Ziqing Xiao ,^a,b Haiqing Tian,^a,b,* Daqian Wan,^a,b Chunxiang Zhuo,^a,b Kai Zhao,^a,b and Yang Yu ^a,b

DOI: 10.15376/biores.20.1.1333-1344

Keywords: Dust removal apparatus; Straw feed; Numerical simulation; Field experiment; Dust separation

Contact information: a: College of Mechanical and Electrical Engineering, Inner Mongolia Agricultural University, Hohhot, 010018, China; b: Inner Mongolia Engineering Research Centre of Intelligent Equipment for the Entire Process of Forage and Feed Production, Hohhot 010018, China;

* Corresponding author: hqtian@126.com

GRAPHICAL ABSTRACT

INTRODUCTION

Maize is one of the most widely produced cereal crops globally (Ren et al. 2022; Yu et al. 2024), and after harvesting, maize stalks are typically utilized in two primary ways: harvested during the milk to dough stage for use as silage (Tao et al. 2024; Xue et al. 2024; Zhao et al. 2024), or harvested post-maturity for use as dry forage (Li et al. 2022; Mu et al. 2024; Wang et al. 2024). The maize stalks, harvested by the forage harvester, can be directly converted into dry forage suitable for feeding livestock. However, during the harvesting process, a significant amount of dust is mixed into the feed, reducing its quality. Therefore, designing and developing a dust removal apparatus to separate dust mixed into the forage is a critical step in improving feed quality. However, traditional research methods are insufficient to accurately analyze the movement and separation behavior of dust particles within the apparatus. In recent years, the Discrete Element Method (DEM), as a numerical simulation tool, has become an essential approach for addressing complex problems that traditional methods struggle to resolve, due to its ability to thoroughly investigate contact mechanics and tribology between particles (Fang et al. 2022; Du et al. 2023; Walunj et al. 2023; Li et al. 2024). This method is widely used to obtain complex behavior information that is difficult to measure, such as particle motion, forces, and energy consumption during material breakage (Ma et al. 2015, 2019; Zhou et al. 2023).
◆ ◆ ◆ ◆ ◆ ◆ ◆
» WORK TO DO
1. List the keywords given in the excerpt on dust removal from maize straw feed.
2. Extend the introduction on dust removal from maize straw feed, picking up after its final sentence.

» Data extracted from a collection
◆ ◆ ◆ ◆ ◆ ◆ ◆
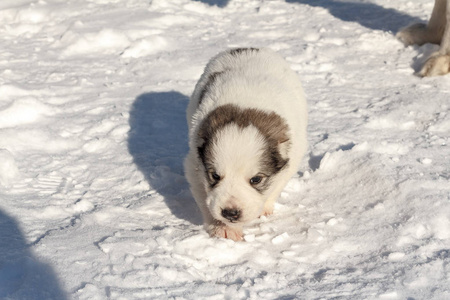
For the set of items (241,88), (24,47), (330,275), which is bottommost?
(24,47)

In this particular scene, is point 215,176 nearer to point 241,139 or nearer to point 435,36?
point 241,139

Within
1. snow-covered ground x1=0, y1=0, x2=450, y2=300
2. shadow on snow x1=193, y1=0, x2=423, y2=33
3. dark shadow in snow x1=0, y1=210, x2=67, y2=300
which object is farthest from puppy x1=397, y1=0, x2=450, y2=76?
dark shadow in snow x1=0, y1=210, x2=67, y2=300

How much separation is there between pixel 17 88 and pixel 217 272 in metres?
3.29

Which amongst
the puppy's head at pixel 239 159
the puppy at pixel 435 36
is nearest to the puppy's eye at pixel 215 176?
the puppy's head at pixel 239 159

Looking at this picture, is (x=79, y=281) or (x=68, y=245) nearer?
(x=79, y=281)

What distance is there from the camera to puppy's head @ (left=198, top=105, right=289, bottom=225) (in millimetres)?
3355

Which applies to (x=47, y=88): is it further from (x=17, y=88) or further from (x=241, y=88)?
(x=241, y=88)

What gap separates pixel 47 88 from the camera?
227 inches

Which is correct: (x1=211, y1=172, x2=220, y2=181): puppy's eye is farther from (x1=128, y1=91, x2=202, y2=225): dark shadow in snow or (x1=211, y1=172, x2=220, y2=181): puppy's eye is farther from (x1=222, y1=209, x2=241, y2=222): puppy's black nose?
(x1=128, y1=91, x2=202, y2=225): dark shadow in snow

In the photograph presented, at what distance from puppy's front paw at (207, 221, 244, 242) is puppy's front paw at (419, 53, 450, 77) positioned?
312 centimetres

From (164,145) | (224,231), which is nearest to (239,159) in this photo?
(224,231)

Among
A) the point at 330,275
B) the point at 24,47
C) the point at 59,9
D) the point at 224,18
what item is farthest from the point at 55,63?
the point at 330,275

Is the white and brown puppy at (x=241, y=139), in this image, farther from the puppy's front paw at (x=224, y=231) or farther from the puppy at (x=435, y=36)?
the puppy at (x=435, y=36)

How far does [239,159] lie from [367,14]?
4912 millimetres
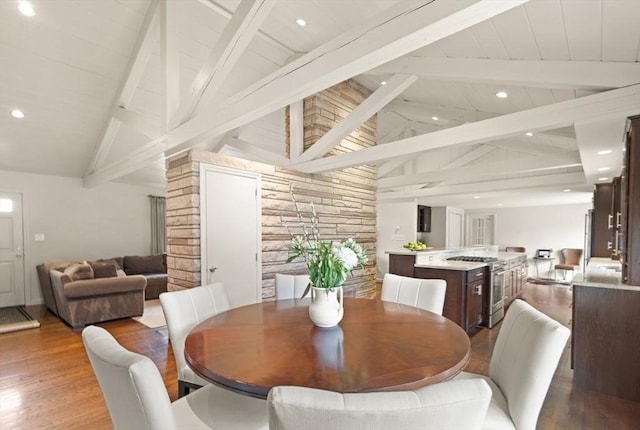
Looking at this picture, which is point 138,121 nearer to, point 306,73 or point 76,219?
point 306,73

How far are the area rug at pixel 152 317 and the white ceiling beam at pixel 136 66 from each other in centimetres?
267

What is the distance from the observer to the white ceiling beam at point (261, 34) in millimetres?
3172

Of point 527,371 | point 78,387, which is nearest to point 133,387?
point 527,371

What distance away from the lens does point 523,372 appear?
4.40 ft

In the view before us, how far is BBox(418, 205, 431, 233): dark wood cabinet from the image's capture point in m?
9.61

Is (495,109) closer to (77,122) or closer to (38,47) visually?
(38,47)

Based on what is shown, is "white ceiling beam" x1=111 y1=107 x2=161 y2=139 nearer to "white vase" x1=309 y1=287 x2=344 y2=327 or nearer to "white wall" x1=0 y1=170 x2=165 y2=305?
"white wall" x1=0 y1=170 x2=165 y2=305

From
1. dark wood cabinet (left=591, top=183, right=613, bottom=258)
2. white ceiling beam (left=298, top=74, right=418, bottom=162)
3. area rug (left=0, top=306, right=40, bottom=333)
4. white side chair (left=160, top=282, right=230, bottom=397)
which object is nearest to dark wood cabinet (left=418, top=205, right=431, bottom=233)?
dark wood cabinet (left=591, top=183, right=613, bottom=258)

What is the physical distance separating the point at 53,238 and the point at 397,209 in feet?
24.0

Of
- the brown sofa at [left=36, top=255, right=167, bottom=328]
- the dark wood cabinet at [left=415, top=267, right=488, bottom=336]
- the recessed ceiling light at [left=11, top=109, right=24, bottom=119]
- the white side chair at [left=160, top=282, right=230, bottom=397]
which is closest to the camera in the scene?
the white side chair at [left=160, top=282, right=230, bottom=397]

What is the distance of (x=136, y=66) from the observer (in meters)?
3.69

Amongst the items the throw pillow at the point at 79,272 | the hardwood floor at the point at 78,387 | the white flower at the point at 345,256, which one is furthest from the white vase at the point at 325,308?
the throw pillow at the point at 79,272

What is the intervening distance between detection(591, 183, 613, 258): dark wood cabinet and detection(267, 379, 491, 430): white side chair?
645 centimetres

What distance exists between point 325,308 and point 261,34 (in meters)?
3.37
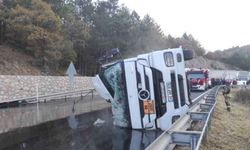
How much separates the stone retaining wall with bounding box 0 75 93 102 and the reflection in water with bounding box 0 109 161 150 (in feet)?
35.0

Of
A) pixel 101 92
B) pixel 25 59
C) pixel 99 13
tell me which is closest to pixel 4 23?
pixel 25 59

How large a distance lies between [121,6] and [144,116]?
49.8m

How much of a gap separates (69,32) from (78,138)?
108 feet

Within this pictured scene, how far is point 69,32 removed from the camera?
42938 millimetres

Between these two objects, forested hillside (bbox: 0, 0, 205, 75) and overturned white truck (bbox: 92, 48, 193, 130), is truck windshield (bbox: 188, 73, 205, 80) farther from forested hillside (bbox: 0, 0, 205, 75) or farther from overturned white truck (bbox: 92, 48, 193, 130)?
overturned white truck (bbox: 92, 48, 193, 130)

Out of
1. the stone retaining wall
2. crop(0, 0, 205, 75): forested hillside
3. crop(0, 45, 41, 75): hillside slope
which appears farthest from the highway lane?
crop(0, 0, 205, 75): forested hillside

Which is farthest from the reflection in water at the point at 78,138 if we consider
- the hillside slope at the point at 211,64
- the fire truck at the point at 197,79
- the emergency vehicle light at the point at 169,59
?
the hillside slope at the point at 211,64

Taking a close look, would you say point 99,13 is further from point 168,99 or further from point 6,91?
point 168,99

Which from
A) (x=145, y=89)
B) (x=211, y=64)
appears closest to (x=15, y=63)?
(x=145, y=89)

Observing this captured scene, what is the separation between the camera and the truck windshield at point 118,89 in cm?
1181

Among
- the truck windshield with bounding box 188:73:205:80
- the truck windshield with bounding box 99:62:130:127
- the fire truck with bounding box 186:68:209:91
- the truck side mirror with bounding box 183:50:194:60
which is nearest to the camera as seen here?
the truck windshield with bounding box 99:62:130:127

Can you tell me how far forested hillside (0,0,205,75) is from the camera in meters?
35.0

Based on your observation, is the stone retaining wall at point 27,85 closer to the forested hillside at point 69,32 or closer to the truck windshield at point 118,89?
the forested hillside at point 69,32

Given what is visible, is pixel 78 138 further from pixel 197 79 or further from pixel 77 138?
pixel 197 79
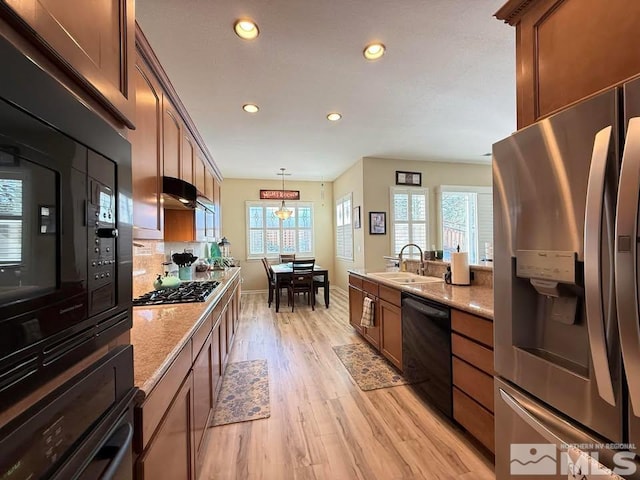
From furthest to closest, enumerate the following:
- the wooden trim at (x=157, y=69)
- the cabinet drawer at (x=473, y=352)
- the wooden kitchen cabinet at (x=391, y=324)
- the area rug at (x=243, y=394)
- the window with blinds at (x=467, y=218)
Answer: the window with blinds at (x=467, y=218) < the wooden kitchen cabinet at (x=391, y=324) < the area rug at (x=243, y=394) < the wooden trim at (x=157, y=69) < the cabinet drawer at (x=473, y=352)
◆ ◆ ◆ ◆ ◆ ◆ ◆
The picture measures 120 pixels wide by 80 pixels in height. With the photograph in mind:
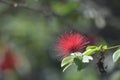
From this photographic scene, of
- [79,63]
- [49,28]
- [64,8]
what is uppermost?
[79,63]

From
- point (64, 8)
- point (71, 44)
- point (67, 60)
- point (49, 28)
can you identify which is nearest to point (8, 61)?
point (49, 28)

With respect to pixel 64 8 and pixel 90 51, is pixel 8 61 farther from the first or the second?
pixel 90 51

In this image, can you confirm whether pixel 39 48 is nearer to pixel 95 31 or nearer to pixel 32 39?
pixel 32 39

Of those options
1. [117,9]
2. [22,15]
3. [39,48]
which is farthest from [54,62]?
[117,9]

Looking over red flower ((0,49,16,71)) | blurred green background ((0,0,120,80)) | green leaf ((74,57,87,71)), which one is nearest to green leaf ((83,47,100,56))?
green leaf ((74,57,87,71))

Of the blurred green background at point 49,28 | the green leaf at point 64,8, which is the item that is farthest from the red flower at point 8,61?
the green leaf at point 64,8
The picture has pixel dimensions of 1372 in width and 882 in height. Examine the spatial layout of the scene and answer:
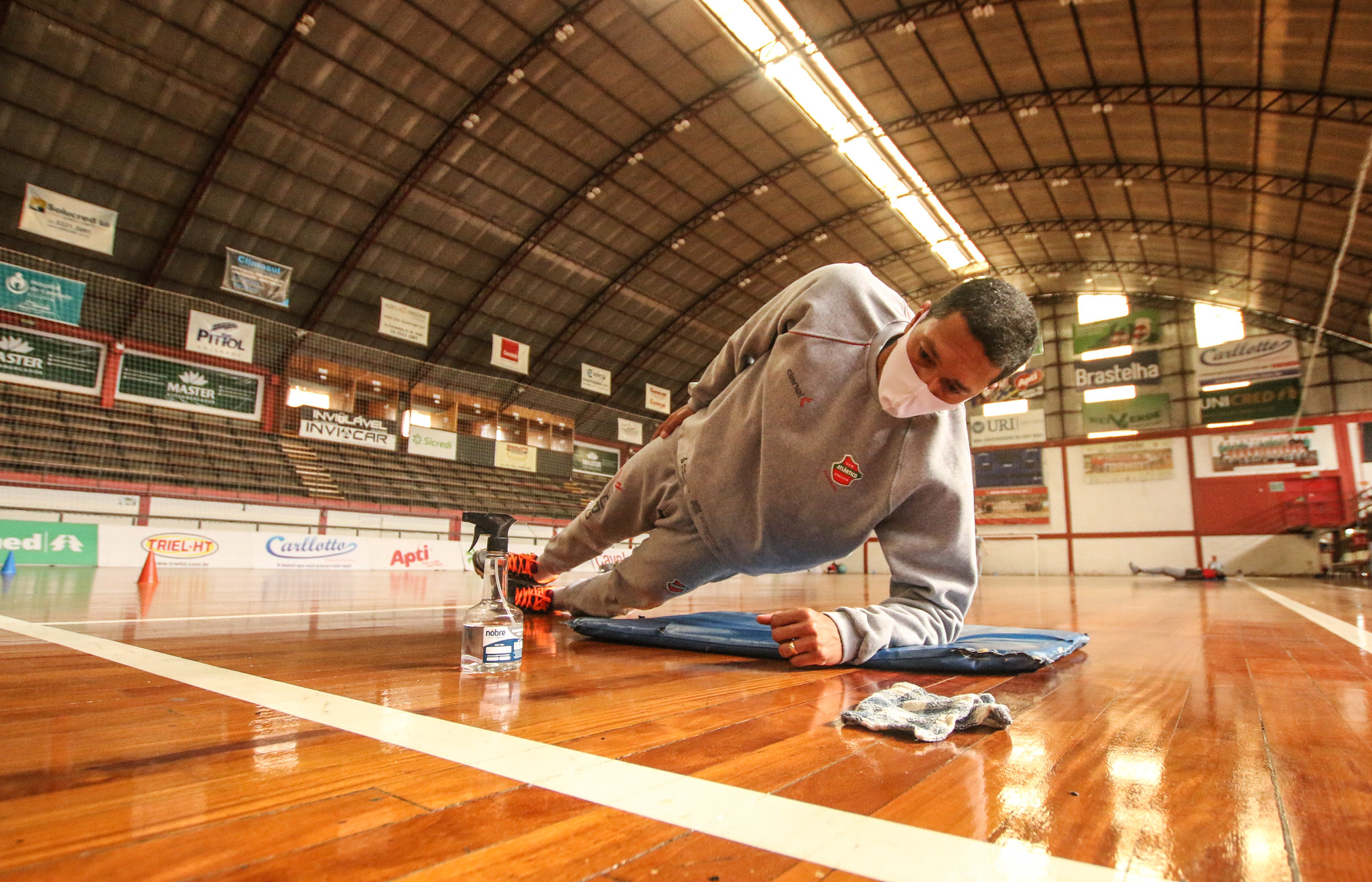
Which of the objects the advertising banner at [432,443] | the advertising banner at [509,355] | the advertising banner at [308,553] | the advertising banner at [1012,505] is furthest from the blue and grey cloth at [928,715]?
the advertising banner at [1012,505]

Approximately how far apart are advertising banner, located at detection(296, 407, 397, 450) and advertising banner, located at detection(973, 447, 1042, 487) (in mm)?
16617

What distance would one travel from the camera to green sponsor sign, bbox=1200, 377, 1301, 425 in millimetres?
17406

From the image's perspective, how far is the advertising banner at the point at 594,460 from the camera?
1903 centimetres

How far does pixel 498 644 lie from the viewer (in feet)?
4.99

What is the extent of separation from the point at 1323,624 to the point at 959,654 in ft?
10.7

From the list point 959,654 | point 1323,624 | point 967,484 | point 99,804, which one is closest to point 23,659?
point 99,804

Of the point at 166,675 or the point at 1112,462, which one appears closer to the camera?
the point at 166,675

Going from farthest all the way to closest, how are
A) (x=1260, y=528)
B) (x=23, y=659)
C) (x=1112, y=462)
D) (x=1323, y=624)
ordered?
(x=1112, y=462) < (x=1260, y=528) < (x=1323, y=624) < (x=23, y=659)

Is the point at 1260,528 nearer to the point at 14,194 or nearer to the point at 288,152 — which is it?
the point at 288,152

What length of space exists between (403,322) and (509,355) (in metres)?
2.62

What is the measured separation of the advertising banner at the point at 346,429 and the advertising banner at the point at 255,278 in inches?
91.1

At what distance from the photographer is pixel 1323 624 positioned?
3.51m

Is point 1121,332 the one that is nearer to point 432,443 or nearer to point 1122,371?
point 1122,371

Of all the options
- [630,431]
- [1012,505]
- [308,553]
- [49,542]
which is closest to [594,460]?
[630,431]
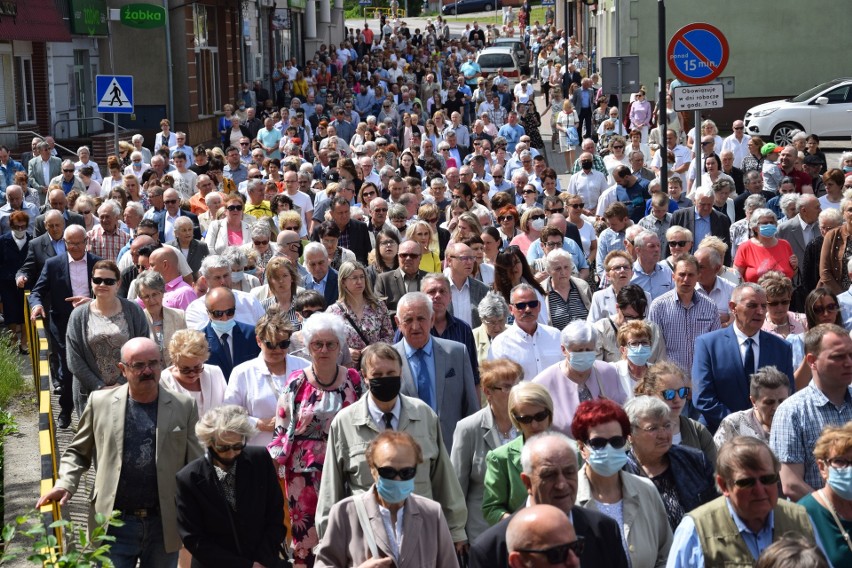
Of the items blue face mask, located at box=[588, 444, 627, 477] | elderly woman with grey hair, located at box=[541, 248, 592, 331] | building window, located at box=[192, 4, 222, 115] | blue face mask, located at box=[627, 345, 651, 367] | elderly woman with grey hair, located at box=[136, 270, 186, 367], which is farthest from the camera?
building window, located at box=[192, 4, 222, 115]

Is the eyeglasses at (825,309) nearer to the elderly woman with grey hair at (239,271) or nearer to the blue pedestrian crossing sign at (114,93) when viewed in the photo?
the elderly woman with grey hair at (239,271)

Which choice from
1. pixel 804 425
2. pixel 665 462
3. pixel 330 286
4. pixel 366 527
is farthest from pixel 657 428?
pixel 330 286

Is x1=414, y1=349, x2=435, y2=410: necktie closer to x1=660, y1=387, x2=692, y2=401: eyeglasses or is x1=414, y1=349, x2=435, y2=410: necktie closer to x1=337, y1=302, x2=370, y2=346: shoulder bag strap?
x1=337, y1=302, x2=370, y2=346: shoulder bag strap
◆ ◆ ◆ ◆ ◆ ◆ ◆
» PER-TASK ANSWERS
1. Dust removal apparatus; Straw feed; Numerical simulation; Field experiment; Dust separation

2.
The harvested straw fodder appears as a mixture consisting of segmented straw rind, segmented straw pith, powdered straw rind, powdered straw pith, and dust particles. Removing the dust from this mixture using a dust removal apparatus can significantly improve the feed’s cleanliness, thereby enhancing its utilization efficiency. Although significant research has been conducted on agricultural product separation (Chen et al. 2010), the focus has primarily been on peeling, screening, and analyzing the motion of agricultural particles (Fan et al. 2022). For example, Chen et al. (2022) combined computational fluid dynamics (CFD) and the discrete element method (DEM) to simulate the separation process of rice grains and husks, revealing the mechanisms behind grain loss and husk retention. Wang et al. (2023) utilized the CFD-DEM method to simulate and validate the screening process of maize mixtures, analyzing the behavior of maize particles passing through bionic sieve apertures under various orientations. However, studies on the dust removal mechanism for forage mixtures of maize stalks remain limited, with little focus on the dynamic interactions between the forage and dust during the separation process.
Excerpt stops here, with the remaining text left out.